Should a holiday in Germany be deleted to finance the planned billions in Germany? Economists’ proposal has been controversial for days. Now the employer -related institute of the German economy (IW/Cologne) is calculating that an additional working day could bring up to 8.6 billion euros more economic growth.
However, the effect would not be the same in all industries, as IW researcher Christoph Schröder explains: In some professions, capacities are not always fully utilized. In the construction industry, for example, it makes a big difference whether there is a holiday in summer or in winter, because cranes stand still with ice and snow.
“Deletion of a holiday as a symbol is just right”
Economists recently came up with the recent suggestions to abolish a holiday in order to finance the billion -dollar packages for defense, infrastructure and climate protection, which the Union and SPD have negotiated with the help of the Greens and which the Bundestag has now approved.
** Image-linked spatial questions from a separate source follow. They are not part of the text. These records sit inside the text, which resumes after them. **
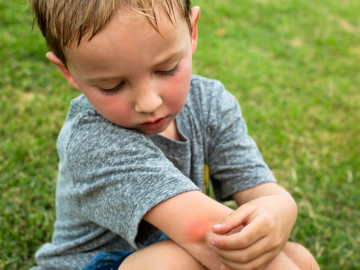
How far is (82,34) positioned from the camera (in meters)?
1.20

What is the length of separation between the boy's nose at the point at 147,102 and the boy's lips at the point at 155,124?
0.33ft

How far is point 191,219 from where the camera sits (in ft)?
4.27

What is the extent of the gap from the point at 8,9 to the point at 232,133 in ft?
8.93

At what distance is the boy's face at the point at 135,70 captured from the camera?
1.19m

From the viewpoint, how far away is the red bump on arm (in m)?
1.30

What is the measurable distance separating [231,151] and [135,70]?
25.5 inches

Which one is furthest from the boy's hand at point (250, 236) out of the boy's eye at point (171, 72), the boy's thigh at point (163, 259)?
the boy's eye at point (171, 72)

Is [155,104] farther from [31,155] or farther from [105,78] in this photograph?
[31,155]

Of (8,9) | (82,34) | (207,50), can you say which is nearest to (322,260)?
(82,34)

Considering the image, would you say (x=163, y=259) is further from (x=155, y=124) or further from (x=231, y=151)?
(x=231, y=151)

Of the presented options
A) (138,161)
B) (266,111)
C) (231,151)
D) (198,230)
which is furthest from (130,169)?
(266,111)

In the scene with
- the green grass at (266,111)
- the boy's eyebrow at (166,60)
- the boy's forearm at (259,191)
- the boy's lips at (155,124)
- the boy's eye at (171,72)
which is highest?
the boy's eyebrow at (166,60)

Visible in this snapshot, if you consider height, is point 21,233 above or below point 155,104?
below

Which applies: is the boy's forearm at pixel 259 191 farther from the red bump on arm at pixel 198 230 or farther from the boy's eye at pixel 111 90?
the boy's eye at pixel 111 90
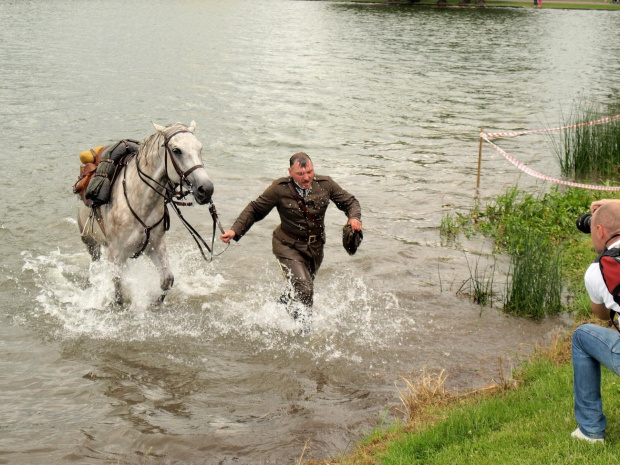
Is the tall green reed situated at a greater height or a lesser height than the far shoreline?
lesser

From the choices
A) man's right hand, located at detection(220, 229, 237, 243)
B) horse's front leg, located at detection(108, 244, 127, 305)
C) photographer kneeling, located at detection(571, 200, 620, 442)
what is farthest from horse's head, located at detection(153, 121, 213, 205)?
photographer kneeling, located at detection(571, 200, 620, 442)

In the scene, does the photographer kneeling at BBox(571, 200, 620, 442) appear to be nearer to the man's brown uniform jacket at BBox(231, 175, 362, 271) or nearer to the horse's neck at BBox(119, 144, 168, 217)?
the man's brown uniform jacket at BBox(231, 175, 362, 271)

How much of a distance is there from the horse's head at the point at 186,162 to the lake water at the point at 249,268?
2.02 m

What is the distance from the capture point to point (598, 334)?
15.8 ft

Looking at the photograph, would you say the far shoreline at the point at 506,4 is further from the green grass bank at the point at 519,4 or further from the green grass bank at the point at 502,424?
the green grass bank at the point at 502,424

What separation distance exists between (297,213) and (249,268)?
3.46 meters

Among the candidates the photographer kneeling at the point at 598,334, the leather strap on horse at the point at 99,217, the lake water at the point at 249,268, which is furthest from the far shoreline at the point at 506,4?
the photographer kneeling at the point at 598,334

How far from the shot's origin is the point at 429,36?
4400cm

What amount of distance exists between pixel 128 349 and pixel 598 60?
32607 millimetres

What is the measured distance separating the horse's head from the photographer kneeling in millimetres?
3524

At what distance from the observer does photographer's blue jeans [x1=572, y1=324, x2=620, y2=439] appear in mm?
4773

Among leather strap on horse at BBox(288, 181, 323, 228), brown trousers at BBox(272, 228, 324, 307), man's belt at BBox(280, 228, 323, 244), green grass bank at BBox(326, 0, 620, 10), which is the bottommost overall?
brown trousers at BBox(272, 228, 324, 307)

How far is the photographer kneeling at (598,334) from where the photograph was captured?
4.39 m

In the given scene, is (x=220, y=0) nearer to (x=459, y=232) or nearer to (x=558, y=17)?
(x=558, y=17)
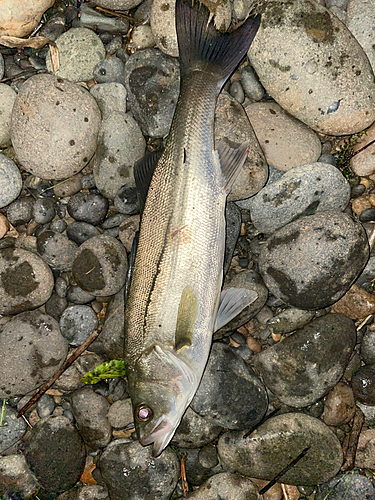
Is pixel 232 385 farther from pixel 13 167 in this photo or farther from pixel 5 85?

“I would find the deletion of a holiday as a symbol,” replied the boss of the “economy”, Monika Schnitzer, last week to the “Spiegel” to the question of whether Germany should follow the Danish example, in this way to manage higher defense spending.
At the beginning of March, the President of the Munich IFO Institute, Clemens Fuest, had pleaded for the deletion of a holiday to “increase people’s job offer”: “Instead, there are demands for more vacation days and shorter working hours. That would be the wrong way if you want to avoid inflation and grow,” said Fuest of the “Frankfurter Allgemeine Zeitung”.
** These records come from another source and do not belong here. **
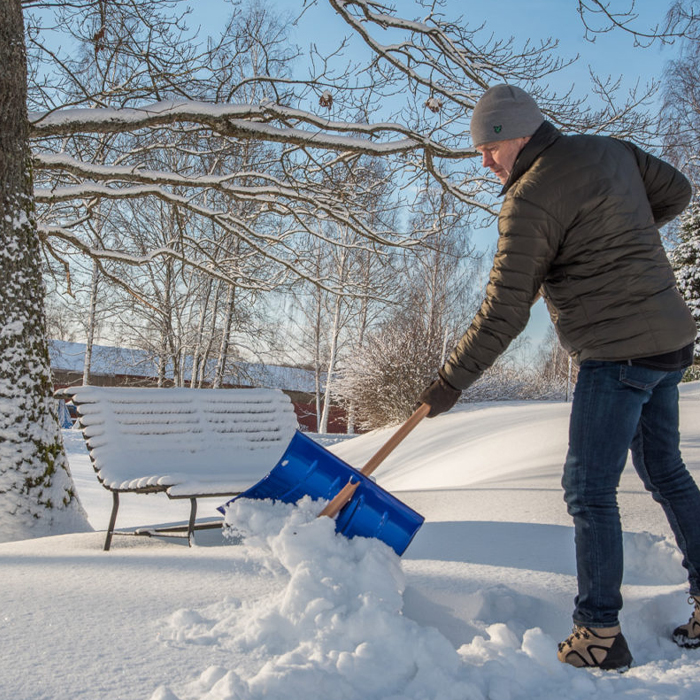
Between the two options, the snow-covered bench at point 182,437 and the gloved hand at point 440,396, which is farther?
the snow-covered bench at point 182,437

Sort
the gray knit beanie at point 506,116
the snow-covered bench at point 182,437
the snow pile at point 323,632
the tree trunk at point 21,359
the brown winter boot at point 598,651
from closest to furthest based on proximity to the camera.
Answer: the snow pile at point 323,632
the brown winter boot at point 598,651
the gray knit beanie at point 506,116
the snow-covered bench at point 182,437
the tree trunk at point 21,359

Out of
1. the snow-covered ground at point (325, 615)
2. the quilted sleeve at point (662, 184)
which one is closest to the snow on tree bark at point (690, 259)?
the snow-covered ground at point (325, 615)

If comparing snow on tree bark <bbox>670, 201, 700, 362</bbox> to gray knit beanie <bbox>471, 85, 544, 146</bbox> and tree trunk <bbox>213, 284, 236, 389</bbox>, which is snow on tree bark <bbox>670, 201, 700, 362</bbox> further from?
gray knit beanie <bbox>471, 85, 544, 146</bbox>

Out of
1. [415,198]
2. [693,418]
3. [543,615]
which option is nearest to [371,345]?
[415,198]

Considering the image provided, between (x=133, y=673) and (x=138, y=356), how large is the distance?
2010 centimetres

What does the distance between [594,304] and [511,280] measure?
257mm

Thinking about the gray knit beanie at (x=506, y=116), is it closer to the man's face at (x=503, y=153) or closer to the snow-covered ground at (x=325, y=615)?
the man's face at (x=503, y=153)

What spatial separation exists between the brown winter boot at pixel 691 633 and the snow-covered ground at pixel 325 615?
0.11 feet

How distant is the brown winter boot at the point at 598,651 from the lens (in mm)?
1926

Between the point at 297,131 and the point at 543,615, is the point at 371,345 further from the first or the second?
the point at 543,615

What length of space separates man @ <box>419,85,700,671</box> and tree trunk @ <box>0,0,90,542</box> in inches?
121

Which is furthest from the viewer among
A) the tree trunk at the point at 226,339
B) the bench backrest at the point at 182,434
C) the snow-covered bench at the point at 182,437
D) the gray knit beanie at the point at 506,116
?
the tree trunk at the point at 226,339

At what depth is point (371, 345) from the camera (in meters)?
14.4

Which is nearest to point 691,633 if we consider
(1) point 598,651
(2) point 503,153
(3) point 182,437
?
(1) point 598,651
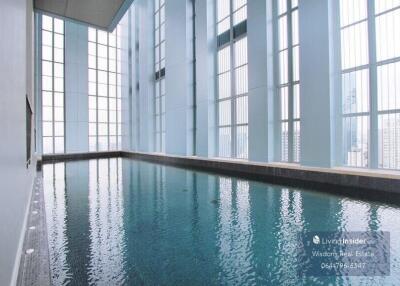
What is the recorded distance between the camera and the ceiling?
11242 mm

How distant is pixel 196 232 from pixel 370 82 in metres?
6.81

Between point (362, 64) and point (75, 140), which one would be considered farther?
point (75, 140)

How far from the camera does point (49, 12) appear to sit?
42.7 feet

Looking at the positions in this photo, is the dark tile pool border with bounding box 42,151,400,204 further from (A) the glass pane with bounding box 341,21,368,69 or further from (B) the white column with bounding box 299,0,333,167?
(A) the glass pane with bounding box 341,21,368,69

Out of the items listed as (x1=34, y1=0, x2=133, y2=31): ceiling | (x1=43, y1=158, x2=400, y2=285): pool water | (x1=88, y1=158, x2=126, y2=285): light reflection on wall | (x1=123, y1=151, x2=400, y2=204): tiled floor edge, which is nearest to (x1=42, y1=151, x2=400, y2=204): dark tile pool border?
(x1=123, y1=151, x2=400, y2=204): tiled floor edge

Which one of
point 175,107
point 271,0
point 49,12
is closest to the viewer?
point 271,0

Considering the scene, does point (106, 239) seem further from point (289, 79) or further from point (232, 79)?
point (232, 79)

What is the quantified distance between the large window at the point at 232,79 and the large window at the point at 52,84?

DGB: Recovery on public holidays promotes productivity
The German Trade Union Confederation (DGB) keeps the proposal to abolish a holiday to generate more income for the state, for absurd: “A painted holiday for the employees will not unleash the economy,” wrote DGB board member Anja Piel on platform X.
Holidays are “not a luxury, but an important part of our work culture; they contribute to the recovery of the employees and thus also to productivity,” argued Piel. Employees often did their share of economic growth beyond their regular working hours – this shows the high number of many unpaid overtime.
IW considers implementation to be difficult
According to IW researcher Schröder, it would be difficult to put the proposal into practice: the holiday regulations in the individual federal states are different. An additional challenge: Because of the federal structures of Germany, each federal state would have to decide individually through a deletion.
Nine holidays are uniformly regulated in all 16 federal states: New Year’s Day, Good Friday, Easter Monday, Himmelfahrt, Whit Monday, May 1st, Day of German Unity, First and Second Christmas Day.
Holidays are cheap for employees 2025
Because holidays and festive days fall less often on weekends in the current year, employees in Germany have to work a little less, as the Federal Statistical Office has calculated: In the nationwide cut, the calendar shows 248.1 working days – 0.7 days less than 2024 and the lowest value since 2019 (247.8 working days).
According to the statisticians, the lower annual working time has an impact on economic output: after a rule of thumb, a working day means less a decline in gross domestic product (GDP) by 0.1 percent.